Qtaish et al. [44] presented a hybrid capuchin search algorithm (HCSA) to deal with the local optima and initialization issues of the K-means clustering algorithm. Further, the chameleon swarm (CS) algorithm is adopted to strengthen the search mechanisms of the CSA algorithm. In addition, the aforementioned combination of the CS-CSA is used to generate the initial centroids for the K-means algorithm, called HCSA. The sixteen datasets are considered to evaluate the performance of the HCSA based on well-known clustering metrics. The simulation results are compared with nine meta-heuristic algorithms including k-means. The results revealed that the combination of CS-CSA-K-means successfully overrides the issues of K-means.

Kuo et al. [45] combined the three algorithms such as PSO, GA and GE with possibilistic fuzzy c-means (PFCM) for effective cluster analysis. Further, this study also integrates Atanassov’s intuitionistic fuzzy sets (IFSs) to PFCM, called PIFCM. These algorithms are summarized as MOGA-PIFCM, MOPSO-PIFCM and MOGE-PIFCM. The performances of these algorithms are evaluated using fifteen standard clustering datasets. The simulation results are assessed using well-known clustering metrics. The results showed that the MOGE–PIFCM algorithm outperforms other clustering algorithms in terms of validation indices.

| Exercise tasks |
1. How would you put this sentence from the passage on clustering algorithms into Spanish: "The simulation results are compared with nine meta-heuristic algorithms including k-means."?
2. Can you set down, word for word, the stretch of the passage on clustering algorithms that opens with the words containing "Kuo et al. [45]" and closes with "of validation indices."?
Rely on the passage on clustering algorithms and nothing else.

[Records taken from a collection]
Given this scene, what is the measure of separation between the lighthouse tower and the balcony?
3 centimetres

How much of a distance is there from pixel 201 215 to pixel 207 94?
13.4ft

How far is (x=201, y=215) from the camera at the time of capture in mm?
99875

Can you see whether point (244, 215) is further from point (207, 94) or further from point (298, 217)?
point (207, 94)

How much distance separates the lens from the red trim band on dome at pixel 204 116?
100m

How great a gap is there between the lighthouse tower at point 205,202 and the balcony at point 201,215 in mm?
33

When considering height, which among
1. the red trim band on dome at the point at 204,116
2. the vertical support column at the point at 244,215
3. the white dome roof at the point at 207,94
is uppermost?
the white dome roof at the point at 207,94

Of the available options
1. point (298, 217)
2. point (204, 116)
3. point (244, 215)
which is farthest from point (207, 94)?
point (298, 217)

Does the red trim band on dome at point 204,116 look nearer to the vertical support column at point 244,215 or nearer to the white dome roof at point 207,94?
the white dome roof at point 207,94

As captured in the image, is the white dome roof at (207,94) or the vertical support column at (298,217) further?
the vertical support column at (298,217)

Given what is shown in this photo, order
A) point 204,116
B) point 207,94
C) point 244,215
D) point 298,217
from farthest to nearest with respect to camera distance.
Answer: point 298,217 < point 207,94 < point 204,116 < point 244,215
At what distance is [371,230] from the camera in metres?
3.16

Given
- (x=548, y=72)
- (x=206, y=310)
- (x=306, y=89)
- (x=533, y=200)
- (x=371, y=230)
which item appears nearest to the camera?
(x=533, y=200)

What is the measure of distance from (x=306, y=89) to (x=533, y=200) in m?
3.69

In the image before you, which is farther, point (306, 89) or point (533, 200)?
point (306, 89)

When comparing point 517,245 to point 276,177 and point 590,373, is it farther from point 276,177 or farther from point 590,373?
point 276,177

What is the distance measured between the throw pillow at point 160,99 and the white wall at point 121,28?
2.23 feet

| Task answers |
1. Los resultados de la simulación se comparan con nueve algoritmos metaheurísticos, incluido k-means.

2.
Kuo et al. [45] combined the three algorithms such as PSO, GA and GE with possibilistic fuzzy c-means (PFCM) for effective cluster analysis. Further, this study also integrates Atanassov’s intuitionistic fuzzy sets (IFSs) to PFCM, called PIFCM. These algorithms are summarized as MOGA-PIFCM, MOPSO-PIFCM and MOGE-PIFCM. The performances of these algorithms are evaluated using fifteen standard clustering datasets. The simulation results are assessed using well-known clustering metrics. The results showed that the MOGE–PIFCM algorithm outperforms other clustering algorithms in terms of validation indices.